Jetzt meine Frage: Braucht man sowas überhaupt? Ich habe einen relativ kleinen Schreibtisch (da bleiben noch ca. 25x50cm fürs Pad) und habe jetzt die Frage, ob man ein Mauspad überhaupt braucht. 

Mein Schreibtisch besteht aus einer Arbeitsplatte (vermute mal hitzebeständiger Kunststoff) und komme mit einer "Otto-normal-Maus", also einer ganz normalen grauen, optischen Maus gut aus. Kann sich das bei einer anderen Maus anders verhalten? Und macht eine Gaming-Maus ohne Mauspad überhaupt Sinn?

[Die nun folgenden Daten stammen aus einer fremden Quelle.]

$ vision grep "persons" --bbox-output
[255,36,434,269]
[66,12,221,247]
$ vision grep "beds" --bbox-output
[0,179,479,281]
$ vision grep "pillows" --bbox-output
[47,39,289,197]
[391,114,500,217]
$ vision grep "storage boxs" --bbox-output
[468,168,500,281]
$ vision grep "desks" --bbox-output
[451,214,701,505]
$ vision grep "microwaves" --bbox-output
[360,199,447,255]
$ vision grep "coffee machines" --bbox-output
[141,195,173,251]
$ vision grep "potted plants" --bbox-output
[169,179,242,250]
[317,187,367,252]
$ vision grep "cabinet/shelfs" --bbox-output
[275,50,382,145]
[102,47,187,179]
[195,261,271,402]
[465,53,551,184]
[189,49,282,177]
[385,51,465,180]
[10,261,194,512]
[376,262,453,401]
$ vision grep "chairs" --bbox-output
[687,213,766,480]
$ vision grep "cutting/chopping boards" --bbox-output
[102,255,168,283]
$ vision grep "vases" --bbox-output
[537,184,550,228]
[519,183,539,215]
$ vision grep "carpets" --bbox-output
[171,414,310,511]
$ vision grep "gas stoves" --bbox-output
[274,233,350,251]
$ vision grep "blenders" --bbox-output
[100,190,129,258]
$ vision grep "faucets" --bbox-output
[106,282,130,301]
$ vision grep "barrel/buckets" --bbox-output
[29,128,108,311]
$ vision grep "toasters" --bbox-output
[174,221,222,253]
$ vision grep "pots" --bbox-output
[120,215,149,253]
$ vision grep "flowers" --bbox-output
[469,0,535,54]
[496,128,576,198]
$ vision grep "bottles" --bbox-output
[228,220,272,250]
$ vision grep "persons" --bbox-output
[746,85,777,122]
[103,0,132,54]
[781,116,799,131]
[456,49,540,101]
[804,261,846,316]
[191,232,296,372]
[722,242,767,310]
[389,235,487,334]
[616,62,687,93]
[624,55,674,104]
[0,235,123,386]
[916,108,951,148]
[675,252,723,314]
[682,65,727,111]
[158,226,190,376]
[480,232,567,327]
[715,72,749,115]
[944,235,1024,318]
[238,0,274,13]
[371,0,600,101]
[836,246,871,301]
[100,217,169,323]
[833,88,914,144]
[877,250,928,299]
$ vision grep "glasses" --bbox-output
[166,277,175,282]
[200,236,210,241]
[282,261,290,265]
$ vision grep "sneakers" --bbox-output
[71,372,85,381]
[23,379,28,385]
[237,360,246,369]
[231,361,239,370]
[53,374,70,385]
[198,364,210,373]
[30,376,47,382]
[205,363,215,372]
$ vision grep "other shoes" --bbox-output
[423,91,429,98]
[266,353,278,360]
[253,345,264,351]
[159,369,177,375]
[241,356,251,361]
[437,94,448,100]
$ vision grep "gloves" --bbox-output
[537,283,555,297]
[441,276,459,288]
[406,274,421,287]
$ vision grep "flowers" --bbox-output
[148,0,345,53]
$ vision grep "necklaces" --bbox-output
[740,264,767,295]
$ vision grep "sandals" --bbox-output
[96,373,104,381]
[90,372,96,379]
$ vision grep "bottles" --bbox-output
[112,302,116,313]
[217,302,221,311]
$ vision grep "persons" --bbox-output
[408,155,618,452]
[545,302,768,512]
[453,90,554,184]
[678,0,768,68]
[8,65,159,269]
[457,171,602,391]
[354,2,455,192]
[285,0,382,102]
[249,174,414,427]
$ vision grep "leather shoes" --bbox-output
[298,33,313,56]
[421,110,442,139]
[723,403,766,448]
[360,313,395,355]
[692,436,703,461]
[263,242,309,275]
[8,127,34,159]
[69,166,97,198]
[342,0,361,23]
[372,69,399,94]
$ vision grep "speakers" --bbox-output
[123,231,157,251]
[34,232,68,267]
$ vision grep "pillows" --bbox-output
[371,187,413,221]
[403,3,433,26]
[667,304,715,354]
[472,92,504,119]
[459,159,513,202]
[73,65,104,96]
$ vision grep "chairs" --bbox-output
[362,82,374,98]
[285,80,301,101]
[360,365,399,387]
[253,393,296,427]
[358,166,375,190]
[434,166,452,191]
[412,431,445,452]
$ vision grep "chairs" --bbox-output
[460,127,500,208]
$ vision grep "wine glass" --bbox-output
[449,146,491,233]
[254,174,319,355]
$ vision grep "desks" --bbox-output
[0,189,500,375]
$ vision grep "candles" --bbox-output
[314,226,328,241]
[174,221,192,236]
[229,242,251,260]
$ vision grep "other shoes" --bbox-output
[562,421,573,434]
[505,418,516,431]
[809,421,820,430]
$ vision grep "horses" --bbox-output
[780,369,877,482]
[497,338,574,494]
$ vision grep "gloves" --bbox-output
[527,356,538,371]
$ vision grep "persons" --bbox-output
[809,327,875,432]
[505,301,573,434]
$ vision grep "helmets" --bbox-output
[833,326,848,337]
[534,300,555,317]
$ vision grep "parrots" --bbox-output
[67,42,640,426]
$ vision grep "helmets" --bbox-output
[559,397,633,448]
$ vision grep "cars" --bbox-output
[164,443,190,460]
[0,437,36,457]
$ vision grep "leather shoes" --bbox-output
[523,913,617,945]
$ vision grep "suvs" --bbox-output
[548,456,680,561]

Danke schon mal für eure Hilfe


----------



## henmar (15. Dezember 2009)

ich benutze meine g5 jetzt auch schon seit einem halben jahr ohne mauspad, jedoch habe ich mir vor kurzem das razer goliath control pad für ca 10€ bestellt, da an den gleitern meiner g5 immer sehr viel staub ist. aber als erforderlich würde ich ein mauspad aber nicht sehen und ich denke unterschiede wirst du auch nicht allzugroße zu erwarten haben, wenn du zusätzlich ein mauspad kaufst.


----------



## gh0st76 (15. Dezember 2009)

Ich würde ein Stoffpad für die Ozone nehmen da die Keramikgleiter hat die auf einer harten Oberfläche eine ganze ecke lauter sind.


----------



## huntertech (15. Dezember 2009)

Die Lautstärke ist relativ egal (werde das Roccat Kave einsetzen, da kommt so schnell bei Action Spielen, die natürlich dementsprechend laut sind, nichts durch), es geht mir eigentlich um die Gleiteigenschaften.


----------



## MoOdyOne (15. Dezember 2009)

ich hab die roccat taito, mit einer logitech mx518. bei amazon für 15€ sehr sehr gutes Stoffpad muss ich sagen. Zocke ja ESL COD4 und man kann auf jeden fall besser Zielen etc. Und auch genauer alles Bewegen. Also naja wer nicht spielt brauch sowas nicht.


----------



## gh0st76 (15. Dezember 2009)

Wenn du ein Kunststoffpad nimmst bei der Maus, dann kannst das nach 3 Monaten wegschmeissen. Keramik ist halt härter als Kunststoff. Und die Keramikgleiter sind selbst auf Stoffpads schnell. Hab selber die Nova Slider im Regal. Die hab ich auf Stoffpads gespielt. Durch die Keramikglides ist so eine Maus selbst auf Stoff schneller. Das gleiche hast auch bei der Oberfläche von einem Schreibtisch. Die Mausfüße nutzen sich nicht ab. Aber der Tisch.


----------



## amdintel (16. Dezember 2009)

kann ein gutes empfehlen , 
nämlich einfach  den Tisch nehmen ,
(das mache ich seit Jahrzehnten so)
eine vernünftige  Maus funktioniert auf jedem Tisch "so lange der nicht 
weiß ist und eine dunkle Oberfläche hat"
und da rutsch dann auch nix mehr weg.
mein Tisch ist sogar Holz funktioniert, 
darauf funktionieren  sämtliche Mäuse selbst die Uralte Microsoft  Opti aus dem Jahr 2000


----------



## ole88 (16. Dezember 2009)

ich finde es zockt sich bescheiden auf holzuntergrund, zu hart und einfach zu ungenau, ich hab seit drei jahren ein mousepad von der gc was wohl sehr besonders sein soll (nova winner II) ka was das für eins ist aber es ist echt genial und finde ohne mousepad ist es ziemlich bescheiden


----------



## amdintel (16. Dezember 2009)

kann ich nicht bestätigen , ich zocken u.a auch hin und wieder mit der Maus und die Steuerung ist sehr genau mx518 z.b

Wenn es ein heller Tisch ist würde ich mir so ein Pad lieber selber anfertigen, .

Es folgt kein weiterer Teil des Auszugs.